### Exercises to complete
1. In the Baltas v. Maiga summary order, who was the judge of the district court whose judgment is on appeal?
2. Continue the Baltas v. Maiga summary order from the point where it stops.

-- Start of Text shown --

Baltas v. Maiga
Baltas v. Maiga
Opinion
22-2895-pr Baltas v. Maiga
UNITED STATES COURT OF APPEALS FOR THE SECOND CIRCUIT
SUMMARY ORDER
RULINGS BY SUMMARY ORDER DO NOT HAVE PRECEDENTIAL EFFECT. CITATION TO A SUMMARY ORDER FILED ON OR AFTER JANUARY 1, 2007, IS PERMITTED AND IS GOVERNED BY FEDERAL RULE OF APPELLATE PROCEDURE 32.1 AND THIS COURT’S LOCAL RULE 32.1.1. WHEN CITING A SUMMARY ORDER IN A DOCUMENT FILED WITH THIS COURT, A PARTY MUST CITE EITHER THE FEDERAL APPENDIX OR AN ELECTRONIC DATABASE (WITH THE NOTATION “SUMMARY ORDER“). A PARTY CITING A SUMMARY ORDER MUST SERVE A COPY OF IT ON ANY PARTY NOT REPRESENTED BY COUNSEL.
At a stated term of the United States Court of Appeals for the Second Circuit, held at the Thurgood Marshall United States Courthouse, 40 Foley Square, in the City of New York, on the 11th day of October, two thousand twenty-four.
PRESENT: BARRINGTON D. PARKER, RAYMOND J. LOHIER, JR., ALISON J. NATHAN, Circuit Judges. ------------------------------------------------------------------ JOE BALTAS,
Plaintiff-Appellant,
v. No. 22-2895-pr
DAVID MAIGA, IN HIS INDIVIDUAL AND OFFICIAL CAPACITIES, ROLLIN COOK, IN HIS INDIVIDUAL AND OFFICIAL CAPACITIES, ANGEL QUIROS, IN HIS INDIVIDUAL AND OFFICIAL CAPACITIES, JESSICA SANDLER, IN HER INDIVIDUAL AND OFFICIAL CAPACITIES, JACLYN OSDEN, IN HER INDIVIDUAL AND OFFICIAL CAPACITIES,
Defendants-Appellees. ------------------------------------------------------------------
FOR PLAINTIFF-APPELLANT: JEFFREY A. DENNHARDT (Omar A. Khan, on the brief), Wilmer Cutler Pickering Hale and Dorr LLP, New York, NY
FOR DEFENDANTS-APPELLEES: DENNIS V. MANCINI, Assistant Attorney General, for William Tong, Attorney General of the State of Connecticut, Hartford, CT
Appeal from a judgment of the United States District Court for the District
of Connecticut (Michael P. Shea, Judge).
UPON DUE CONSIDERATION, IT IS HEREBY ORDERED, ADJUDGED,
AND DECREED that the judgment of the District Court is AFFIRMED in part,
VACATED in part, and the matter is REMANDED for further proceedings.

-- End of Text shown --
-- Start of Data excerpt --

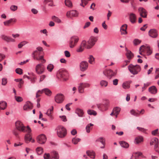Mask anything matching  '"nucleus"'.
<instances>
[{"label": "nucleus", "instance_id": "nucleus-7", "mask_svg": "<svg viewBox=\"0 0 159 159\" xmlns=\"http://www.w3.org/2000/svg\"><path fill=\"white\" fill-rule=\"evenodd\" d=\"M139 50H141L144 52L148 56L151 55L152 53V49L150 46L147 45H143L141 46L139 49Z\"/></svg>", "mask_w": 159, "mask_h": 159}, {"label": "nucleus", "instance_id": "nucleus-33", "mask_svg": "<svg viewBox=\"0 0 159 159\" xmlns=\"http://www.w3.org/2000/svg\"><path fill=\"white\" fill-rule=\"evenodd\" d=\"M120 144L121 147L127 148L129 147V145L128 143L125 141H121L120 142Z\"/></svg>", "mask_w": 159, "mask_h": 159}, {"label": "nucleus", "instance_id": "nucleus-43", "mask_svg": "<svg viewBox=\"0 0 159 159\" xmlns=\"http://www.w3.org/2000/svg\"><path fill=\"white\" fill-rule=\"evenodd\" d=\"M54 67V66L52 64H50L47 66V69L49 72H51L53 69Z\"/></svg>", "mask_w": 159, "mask_h": 159}, {"label": "nucleus", "instance_id": "nucleus-38", "mask_svg": "<svg viewBox=\"0 0 159 159\" xmlns=\"http://www.w3.org/2000/svg\"><path fill=\"white\" fill-rule=\"evenodd\" d=\"M93 125V124L90 123L88 124L86 127V131L87 133H89L90 132V129H92L91 128V126Z\"/></svg>", "mask_w": 159, "mask_h": 159}, {"label": "nucleus", "instance_id": "nucleus-5", "mask_svg": "<svg viewBox=\"0 0 159 159\" xmlns=\"http://www.w3.org/2000/svg\"><path fill=\"white\" fill-rule=\"evenodd\" d=\"M31 129L29 126H27V129H26L25 132L27 133L25 135L24 140L25 142L27 143H29L31 140L32 138V135L31 133Z\"/></svg>", "mask_w": 159, "mask_h": 159}, {"label": "nucleus", "instance_id": "nucleus-57", "mask_svg": "<svg viewBox=\"0 0 159 159\" xmlns=\"http://www.w3.org/2000/svg\"><path fill=\"white\" fill-rule=\"evenodd\" d=\"M16 73L19 75H21L22 74V70L20 68H17L16 70Z\"/></svg>", "mask_w": 159, "mask_h": 159}, {"label": "nucleus", "instance_id": "nucleus-6", "mask_svg": "<svg viewBox=\"0 0 159 159\" xmlns=\"http://www.w3.org/2000/svg\"><path fill=\"white\" fill-rule=\"evenodd\" d=\"M15 126L16 129L20 132H25L27 127L25 126L23 123L20 121L18 120L15 123Z\"/></svg>", "mask_w": 159, "mask_h": 159}, {"label": "nucleus", "instance_id": "nucleus-13", "mask_svg": "<svg viewBox=\"0 0 159 159\" xmlns=\"http://www.w3.org/2000/svg\"><path fill=\"white\" fill-rule=\"evenodd\" d=\"M88 63L86 61H82L80 63V70L81 71L84 72L86 70L88 69Z\"/></svg>", "mask_w": 159, "mask_h": 159}, {"label": "nucleus", "instance_id": "nucleus-19", "mask_svg": "<svg viewBox=\"0 0 159 159\" xmlns=\"http://www.w3.org/2000/svg\"><path fill=\"white\" fill-rule=\"evenodd\" d=\"M129 15L130 21L132 23H135L136 21V16L135 14L133 13H131L129 14Z\"/></svg>", "mask_w": 159, "mask_h": 159}, {"label": "nucleus", "instance_id": "nucleus-48", "mask_svg": "<svg viewBox=\"0 0 159 159\" xmlns=\"http://www.w3.org/2000/svg\"><path fill=\"white\" fill-rule=\"evenodd\" d=\"M80 84L84 89L85 88L89 87L90 86L89 84L87 83H81Z\"/></svg>", "mask_w": 159, "mask_h": 159}, {"label": "nucleus", "instance_id": "nucleus-24", "mask_svg": "<svg viewBox=\"0 0 159 159\" xmlns=\"http://www.w3.org/2000/svg\"><path fill=\"white\" fill-rule=\"evenodd\" d=\"M51 157L53 159H58L59 158L58 153L55 151H53L51 152Z\"/></svg>", "mask_w": 159, "mask_h": 159}, {"label": "nucleus", "instance_id": "nucleus-15", "mask_svg": "<svg viewBox=\"0 0 159 159\" xmlns=\"http://www.w3.org/2000/svg\"><path fill=\"white\" fill-rule=\"evenodd\" d=\"M138 11L140 13V16L143 18H146L147 15V12L146 10L142 7H139Z\"/></svg>", "mask_w": 159, "mask_h": 159}, {"label": "nucleus", "instance_id": "nucleus-49", "mask_svg": "<svg viewBox=\"0 0 159 159\" xmlns=\"http://www.w3.org/2000/svg\"><path fill=\"white\" fill-rule=\"evenodd\" d=\"M141 42V40L137 39H135L133 41V43L134 45H139L140 43Z\"/></svg>", "mask_w": 159, "mask_h": 159}, {"label": "nucleus", "instance_id": "nucleus-46", "mask_svg": "<svg viewBox=\"0 0 159 159\" xmlns=\"http://www.w3.org/2000/svg\"><path fill=\"white\" fill-rule=\"evenodd\" d=\"M80 45L84 49V48L87 49V47L88 46V44H87V42L85 40L83 41Z\"/></svg>", "mask_w": 159, "mask_h": 159}, {"label": "nucleus", "instance_id": "nucleus-11", "mask_svg": "<svg viewBox=\"0 0 159 159\" xmlns=\"http://www.w3.org/2000/svg\"><path fill=\"white\" fill-rule=\"evenodd\" d=\"M104 74L108 79H110L116 75V73L109 69H107L105 71Z\"/></svg>", "mask_w": 159, "mask_h": 159}, {"label": "nucleus", "instance_id": "nucleus-44", "mask_svg": "<svg viewBox=\"0 0 159 159\" xmlns=\"http://www.w3.org/2000/svg\"><path fill=\"white\" fill-rule=\"evenodd\" d=\"M36 151L38 155L41 154L43 152V149L41 147L37 148L36 149Z\"/></svg>", "mask_w": 159, "mask_h": 159}, {"label": "nucleus", "instance_id": "nucleus-62", "mask_svg": "<svg viewBox=\"0 0 159 159\" xmlns=\"http://www.w3.org/2000/svg\"><path fill=\"white\" fill-rule=\"evenodd\" d=\"M64 54L65 56L67 57H69L70 56V52L68 51H65L64 52Z\"/></svg>", "mask_w": 159, "mask_h": 159}, {"label": "nucleus", "instance_id": "nucleus-60", "mask_svg": "<svg viewBox=\"0 0 159 159\" xmlns=\"http://www.w3.org/2000/svg\"><path fill=\"white\" fill-rule=\"evenodd\" d=\"M122 87L125 89L129 88V84L127 83H123L122 84Z\"/></svg>", "mask_w": 159, "mask_h": 159}, {"label": "nucleus", "instance_id": "nucleus-3", "mask_svg": "<svg viewBox=\"0 0 159 159\" xmlns=\"http://www.w3.org/2000/svg\"><path fill=\"white\" fill-rule=\"evenodd\" d=\"M41 53L38 51H34L32 54V55L33 58L37 60L41 61V63H44L46 62V60L43 58V56L40 55Z\"/></svg>", "mask_w": 159, "mask_h": 159}, {"label": "nucleus", "instance_id": "nucleus-37", "mask_svg": "<svg viewBox=\"0 0 159 159\" xmlns=\"http://www.w3.org/2000/svg\"><path fill=\"white\" fill-rule=\"evenodd\" d=\"M100 84L102 87H105L108 85V82L106 80H102L100 81Z\"/></svg>", "mask_w": 159, "mask_h": 159}, {"label": "nucleus", "instance_id": "nucleus-61", "mask_svg": "<svg viewBox=\"0 0 159 159\" xmlns=\"http://www.w3.org/2000/svg\"><path fill=\"white\" fill-rule=\"evenodd\" d=\"M13 134L15 136L17 137L19 134V132L16 129H14L12 131Z\"/></svg>", "mask_w": 159, "mask_h": 159}, {"label": "nucleus", "instance_id": "nucleus-32", "mask_svg": "<svg viewBox=\"0 0 159 159\" xmlns=\"http://www.w3.org/2000/svg\"><path fill=\"white\" fill-rule=\"evenodd\" d=\"M42 90H43V93H44L46 95L48 96H50L52 94L51 91L48 89L45 88Z\"/></svg>", "mask_w": 159, "mask_h": 159}, {"label": "nucleus", "instance_id": "nucleus-29", "mask_svg": "<svg viewBox=\"0 0 159 159\" xmlns=\"http://www.w3.org/2000/svg\"><path fill=\"white\" fill-rule=\"evenodd\" d=\"M65 5L67 7L71 8L73 7V4L70 0H65Z\"/></svg>", "mask_w": 159, "mask_h": 159}, {"label": "nucleus", "instance_id": "nucleus-59", "mask_svg": "<svg viewBox=\"0 0 159 159\" xmlns=\"http://www.w3.org/2000/svg\"><path fill=\"white\" fill-rule=\"evenodd\" d=\"M44 159H50L51 158L50 155L49 153H45L44 155Z\"/></svg>", "mask_w": 159, "mask_h": 159}, {"label": "nucleus", "instance_id": "nucleus-18", "mask_svg": "<svg viewBox=\"0 0 159 159\" xmlns=\"http://www.w3.org/2000/svg\"><path fill=\"white\" fill-rule=\"evenodd\" d=\"M32 108V104L29 102H27L23 107V110L25 111H28L31 110Z\"/></svg>", "mask_w": 159, "mask_h": 159}, {"label": "nucleus", "instance_id": "nucleus-31", "mask_svg": "<svg viewBox=\"0 0 159 159\" xmlns=\"http://www.w3.org/2000/svg\"><path fill=\"white\" fill-rule=\"evenodd\" d=\"M86 153L88 156H89L90 158L94 159L95 158V153L93 151H87Z\"/></svg>", "mask_w": 159, "mask_h": 159}, {"label": "nucleus", "instance_id": "nucleus-23", "mask_svg": "<svg viewBox=\"0 0 159 159\" xmlns=\"http://www.w3.org/2000/svg\"><path fill=\"white\" fill-rule=\"evenodd\" d=\"M148 91L151 94H155L157 92V89L155 86H152L149 88Z\"/></svg>", "mask_w": 159, "mask_h": 159}, {"label": "nucleus", "instance_id": "nucleus-55", "mask_svg": "<svg viewBox=\"0 0 159 159\" xmlns=\"http://www.w3.org/2000/svg\"><path fill=\"white\" fill-rule=\"evenodd\" d=\"M131 114L135 116H138L139 115V113L136 112L134 110H132L130 111Z\"/></svg>", "mask_w": 159, "mask_h": 159}, {"label": "nucleus", "instance_id": "nucleus-9", "mask_svg": "<svg viewBox=\"0 0 159 159\" xmlns=\"http://www.w3.org/2000/svg\"><path fill=\"white\" fill-rule=\"evenodd\" d=\"M79 40V37L76 36H73L70 39L69 41V46L70 48H73L77 44Z\"/></svg>", "mask_w": 159, "mask_h": 159}, {"label": "nucleus", "instance_id": "nucleus-53", "mask_svg": "<svg viewBox=\"0 0 159 159\" xmlns=\"http://www.w3.org/2000/svg\"><path fill=\"white\" fill-rule=\"evenodd\" d=\"M10 9L12 11H16L17 8V6L16 5H12L10 7Z\"/></svg>", "mask_w": 159, "mask_h": 159}, {"label": "nucleus", "instance_id": "nucleus-51", "mask_svg": "<svg viewBox=\"0 0 159 159\" xmlns=\"http://www.w3.org/2000/svg\"><path fill=\"white\" fill-rule=\"evenodd\" d=\"M84 50V49L80 45L76 49V51L78 52H81Z\"/></svg>", "mask_w": 159, "mask_h": 159}, {"label": "nucleus", "instance_id": "nucleus-50", "mask_svg": "<svg viewBox=\"0 0 159 159\" xmlns=\"http://www.w3.org/2000/svg\"><path fill=\"white\" fill-rule=\"evenodd\" d=\"M27 43V42L26 41H22L18 44V47L19 48H21Z\"/></svg>", "mask_w": 159, "mask_h": 159}, {"label": "nucleus", "instance_id": "nucleus-8", "mask_svg": "<svg viewBox=\"0 0 159 159\" xmlns=\"http://www.w3.org/2000/svg\"><path fill=\"white\" fill-rule=\"evenodd\" d=\"M43 64L41 63L38 64L35 66V70L36 72L38 75H41L45 72V66Z\"/></svg>", "mask_w": 159, "mask_h": 159}, {"label": "nucleus", "instance_id": "nucleus-63", "mask_svg": "<svg viewBox=\"0 0 159 159\" xmlns=\"http://www.w3.org/2000/svg\"><path fill=\"white\" fill-rule=\"evenodd\" d=\"M72 104V103H70L67 104L65 106V107L66 109L68 111H70V108L69 107Z\"/></svg>", "mask_w": 159, "mask_h": 159}, {"label": "nucleus", "instance_id": "nucleus-40", "mask_svg": "<svg viewBox=\"0 0 159 159\" xmlns=\"http://www.w3.org/2000/svg\"><path fill=\"white\" fill-rule=\"evenodd\" d=\"M89 62L91 64L94 63L95 59L92 55H90L89 57Z\"/></svg>", "mask_w": 159, "mask_h": 159}, {"label": "nucleus", "instance_id": "nucleus-45", "mask_svg": "<svg viewBox=\"0 0 159 159\" xmlns=\"http://www.w3.org/2000/svg\"><path fill=\"white\" fill-rule=\"evenodd\" d=\"M80 45L84 49V48L87 49V47L88 46V44H87V42L85 40L83 41Z\"/></svg>", "mask_w": 159, "mask_h": 159}, {"label": "nucleus", "instance_id": "nucleus-34", "mask_svg": "<svg viewBox=\"0 0 159 159\" xmlns=\"http://www.w3.org/2000/svg\"><path fill=\"white\" fill-rule=\"evenodd\" d=\"M158 143V139L157 138H153L151 142L150 143V144L152 145H153L154 144H155V145H157Z\"/></svg>", "mask_w": 159, "mask_h": 159}, {"label": "nucleus", "instance_id": "nucleus-12", "mask_svg": "<svg viewBox=\"0 0 159 159\" xmlns=\"http://www.w3.org/2000/svg\"><path fill=\"white\" fill-rule=\"evenodd\" d=\"M47 140L46 137L45 135L42 134L38 136L37 138L38 142L40 144H43Z\"/></svg>", "mask_w": 159, "mask_h": 159}, {"label": "nucleus", "instance_id": "nucleus-22", "mask_svg": "<svg viewBox=\"0 0 159 159\" xmlns=\"http://www.w3.org/2000/svg\"><path fill=\"white\" fill-rule=\"evenodd\" d=\"M127 25L126 24L123 25L120 28V31L122 34H125L127 33L126 30Z\"/></svg>", "mask_w": 159, "mask_h": 159}, {"label": "nucleus", "instance_id": "nucleus-52", "mask_svg": "<svg viewBox=\"0 0 159 159\" xmlns=\"http://www.w3.org/2000/svg\"><path fill=\"white\" fill-rule=\"evenodd\" d=\"M159 78V68H156L155 71V79H156Z\"/></svg>", "mask_w": 159, "mask_h": 159}, {"label": "nucleus", "instance_id": "nucleus-64", "mask_svg": "<svg viewBox=\"0 0 159 159\" xmlns=\"http://www.w3.org/2000/svg\"><path fill=\"white\" fill-rule=\"evenodd\" d=\"M1 37L2 39L7 42L8 36L5 35H2Z\"/></svg>", "mask_w": 159, "mask_h": 159}, {"label": "nucleus", "instance_id": "nucleus-16", "mask_svg": "<svg viewBox=\"0 0 159 159\" xmlns=\"http://www.w3.org/2000/svg\"><path fill=\"white\" fill-rule=\"evenodd\" d=\"M148 35L152 38H156L158 35L157 31L155 29H151L148 31Z\"/></svg>", "mask_w": 159, "mask_h": 159}, {"label": "nucleus", "instance_id": "nucleus-17", "mask_svg": "<svg viewBox=\"0 0 159 159\" xmlns=\"http://www.w3.org/2000/svg\"><path fill=\"white\" fill-rule=\"evenodd\" d=\"M78 15V13L75 10L68 11L66 13V16L67 17H70L71 16L75 17L77 16Z\"/></svg>", "mask_w": 159, "mask_h": 159}, {"label": "nucleus", "instance_id": "nucleus-41", "mask_svg": "<svg viewBox=\"0 0 159 159\" xmlns=\"http://www.w3.org/2000/svg\"><path fill=\"white\" fill-rule=\"evenodd\" d=\"M120 110V108L118 107H115L113 109V111L114 112V114H118L119 113Z\"/></svg>", "mask_w": 159, "mask_h": 159}, {"label": "nucleus", "instance_id": "nucleus-58", "mask_svg": "<svg viewBox=\"0 0 159 159\" xmlns=\"http://www.w3.org/2000/svg\"><path fill=\"white\" fill-rule=\"evenodd\" d=\"M133 154L134 155H136L138 156V157H143V154L142 153L140 152H134L133 153Z\"/></svg>", "mask_w": 159, "mask_h": 159}, {"label": "nucleus", "instance_id": "nucleus-14", "mask_svg": "<svg viewBox=\"0 0 159 159\" xmlns=\"http://www.w3.org/2000/svg\"><path fill=\"white\" fill-rule=\"evenodd\" d=\"M55 101L58 103H62L64 99V95L62 94H57L55 97Z\"/></svg>", "mask_w": 159, "mask_h": 159}, {"label": "nucleus", "instance_id": "nucleus-36", "mask_svg": "<svg viewBox=\"0 0 159 159\" xmlns=\"http://www.w3.org/2000/svg\"><path fill=\"white\" fill-rule=\"evenodd\" d=\"M81 139H80L75 137L72 139V142L74 144H76Z\"/></svg>", "mask_w": 159, "mask_h": 159}, {"label": "nucleus", "instance_id": "nucleus-39", "mask_svg": "<svg viewBox=\"0 0 159 159\" xmlns=\"http://www.w3.org/2000/svg\"><path fill=\"white\" fill-rule=\"evenodd\" d=\"M52 18L53 20L58 23H61V20L59 18L56 16H52Z\"/></svg>", "mask_w": 159, "mask_h": 159}, {"label": "nucleus", "instance_id": "nucleus-10", "mask_svg": "<svg viewBox=\"0 0 159 159\" xmlns=\"http://www.w3.org/2000/svg\"><path fill=\"white\" fill-rule=\"evenodd\" d=\"M97 40V39L96 37H91L88 41V46L87 47V49H89L91 48L95 44Z\"/></svg>", "mask_w": 159, "mask_h": 159}, {"label": "nucleus", "instance_id": "nucleus-54", "mask_svg": "<svg viewBox=\"0 0 159 159\" xmlns=\"http://www.w3.org/2000/svg\"><path fill=\"white\" fill-rule=\"evenodd\" d=\"M15 99L18 102H21L23 100V98L22 97L20 96H15Z\"/></svg>", "mask_w": 159, "mask_h": 159}, {"label": "nucleus", "instance_id": "nucleus-1", "mask_svg": "<svg viewBox=\"0 0 159 159\" xmlns=\"http://www.w3.org/2000/svg\"><path fill=\"white\" fill-rule=\"evenodd\" d=\"M69 76L68 72L65 70L61 69L57 72V77L61 81H66L68 80Z\"/></svg>", "mask_w": 159, "mask_h": 159}, {"label": "nucleus", "instance_id": "nucleus-27", "mask_svg": "<svg viewBox=\"0 0 159 159\" xmlns=\"http://www.w3.org/2000/svg\"><path fill=\"white\" fill-rule=\"evenodd\" d=\"M43 3L45 5L48 3V5L50 7L54 6L53 0H44L43 1Z\"/></svg>", "mask_w": 159, "mask_h": 159}, {"label": "nucleus", "instance_id": "nucleus-30", "mask_svg": "<svg viewBox=\"0 0 159 159\" xmlns=\"http://www.w3.org/2000/svg\"><path fill=\"white\" fill-rule=\"evenodd\" d=\"M53 107L52 106V107L48 109L47 111V112L45 114L48 116L49 117L51 118H52V116L51 115V112L53 111Z\"/></svg>", "mask_w": 159, "mask_h": 159}, {"label": "nucleus", "instance_id": "nucleus-25", "mask_svg": "<svg viewBox=\"0 0 159 159\" xmlns=\"http://www.w3.org/2000/svg\"><path fill=\"white\" fill-rule=\"evenodd\" d=\"M126 50L127 51L126 55L128 59L129 60H130L133 58L134 55L132 52L128 50L127 48H126Z\"/></svg>", "mask_w": 159, "mask_h": 159}, {"label": "nucleus", "instance_id": "nucleus-47", "mask_svg": "<svg viewBox=\"0 0 159 159\" xmlns=\"http://www.w3.org/2000/svg\"><path fill=\"white\" fill-rule=\"evenodd\" d=\"M84 88L79 84L78 88V92L80 93H83L84 92Z\"/></svg>", "mask_w": 159, "mask_h": 159}, {"label": "nucleus", "instance_id": "nucleus-4", "mask_svg": "<svg viewBox=\"0 0 159 159\" xmlns=\"http://www.w3.org/2000/svg\"><path fill=\"white\" fill-rule=\"evenodd\" d=\"M128 68L130 72L134 75L138 74L141 70L140 67L137 65L134 66L131 64L128 66Z\"/></svg>", "mask_w": 159, "mask_h": 159}, {"label": "nucleus", "instance_id": "nucleus-28", "mask_svg": "<svg viewBox=\"0 0 159 159\" xmlns=\"http://www.w3.org/2000/svg\"><path fill=\"white\" fill-rule=\"evenodd\" d=\"M7 106V103L6 102L4 101H2L0 102V109L1 110H4Z\"/></svg>", "mask_w": 159, "mask_h": 159}, {"label": "nucleus", "instance_id": "nucleus-26", "mask_svg": "<svg viewBox=\"0 0 159 159\" xmlns=\"http://www.w3.org/2000/svg\"><path fill=\"white\" fill-rule=\"evenodd\" d=\"M16 20L14 19L11 18L8 20H6L3 22L4 25L6 26H9L12 22H16Z\"/></svg>", "mask_w": 159, "mask_h": 159}, {"label": "nucleus", "instance_id": "nucleus-20", "mask_svg": "<svg viewBox=\"0 0 159 159\" xmlns=\"http://www.w3.org/2000/svg\"><path fill=\"white\" fill-rule=\"evenodd\" d=\"M143 141V138L142 136H138L136 137L134 140V143L138 144Z\"/></svg>", "mask_w": 159, "mask_h": 159}, {"label": "nucleus", "instance_id": "nucleus-21", "mask_svg": "<svg viewBox=\"0 0 159 159\" xmlns=\"http://www.w3.org/2000/svg\"><path fill=\"white\" fill-rule=\"evenodd\" d=\"M75 113L78 116L80 117H82L83 116L84 112L83 110L79 108H77L75 110Z\"/></svg>", "mask_w": 159, "mask_h": 159}, {"label": "nucleus", "instance_id": "nucleus-56", "mask_svg": "<svg viewBox=\"0 0 159 159\" xmlns=\"http://www.w3.org/2000/svg\"><path fill=\"white\" fill-rule=\"evenodd\" d=\"M43 93V90H39L36 93V97L37 98L40 97L41 94Z\"/></svg>", "mask_w": 159, "mask_h": 159}, {"label": "nucleus", "instance_id": "nucleus-2", "mask_svg": "<svg viewBox=\"0 0 159 159\" xmlns=\"http://www.w3.org/2000/svg\"><path fill=\"white\" fill-rule=\"evenodd\" d=\"M56 130L57 135L60 138H64L66 135V130L64 127L62 126H58L56 129Z\"/></svg>", "mask_w": 159, "mask_h": 159}, {"label": "nucleus", "instance_id": "nucleus-42", "mask_svg": "<svg viewBox=\"0 0 159 159\" xmlns=\"http://www.w3.org/2000/svg\"><path fill=\"white\" fill-rule=\"evenodd\" d=\"M96 141L100 142L102 144L105 145V140L102 137H99Z\"/></svg>", "mask_w": 159, "mask_h": 159}, {"label": "nucleus", "instance_id": "nucleus-35", "mask_svg": "<svg viewBox=\"0 0 159 159\" xmlns=\"http://www.w3.org/2000/svg\"><path fill=\"white\" fill-rule=\"evenodd\" d=\"M88 114L90 115H93L95 116L97 114V112L93 110L89 109L87 111Z\"/></svg>", "mask_w": 159, "mask_h": 159}]
</instances>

-- End of Data excerpt --

### Per-task outputs
1. Michael P. Shea

2.
Plaintiff Joe Baltas appeals from a judgment of the United States District
Court for the District Connecticut (Shea, J.) dismissing his § 1983 suit against
current and former Connecticut Department of Corrections (“CTDOC”) officials
arising from his transfer to the custody of the Virginia Department of Corrections
(“VADOC”) and incarceration in Red Onion State Prison (“ROSP”). In an
opinion released simultaneously with this summary order, we affirm the District 2 Court’s grant of summary judgment to the Defendants on Baltas’s Fourteenth
Amendment due process claim relating to his administrative segregation
classification and vacate its grant of summary judgment to the Defendants based
on Baltas’s failure to exhaust administrative remedies with VADOC. We
address his remaining claims on appeal in this summary order. We assume the
parties’ familiarity with the underlying facts and the record of prior proceedings,
to which we refer only as necessary to explain our decision to affirm the
dismissal of his remaining claims.
I. First Amendment Retaliatory Transfer
Baltas claims that the Defendants retaliated against him in violation of his
First Amendment rights by transferring him to Virginia because of his history of
filing grievances and civil actions against prison officials. The District Court
granted summary judgment for failure to show a causal connection between
Baltas’s protected conduct and the allegedly retaliatory transfer. On appeal,
Baltas argues that he demonstrated causation because he was transferred to
VADOC one month after he filed a federal court complaint against CTDOC
officials (the “Erfe” litigation).
We disagree. For retaliation claims under the First Amendment, a causal
3 connection may be established by “showing that the protected activity was
closely followed in time by the adverse . . . action.” Nagle v. Marron,
663 F.3d 100, 110(2d Cir. 2011) (quotation marks omitted). An “adverse . . . action occurs
on the date that a decision was formally reached.”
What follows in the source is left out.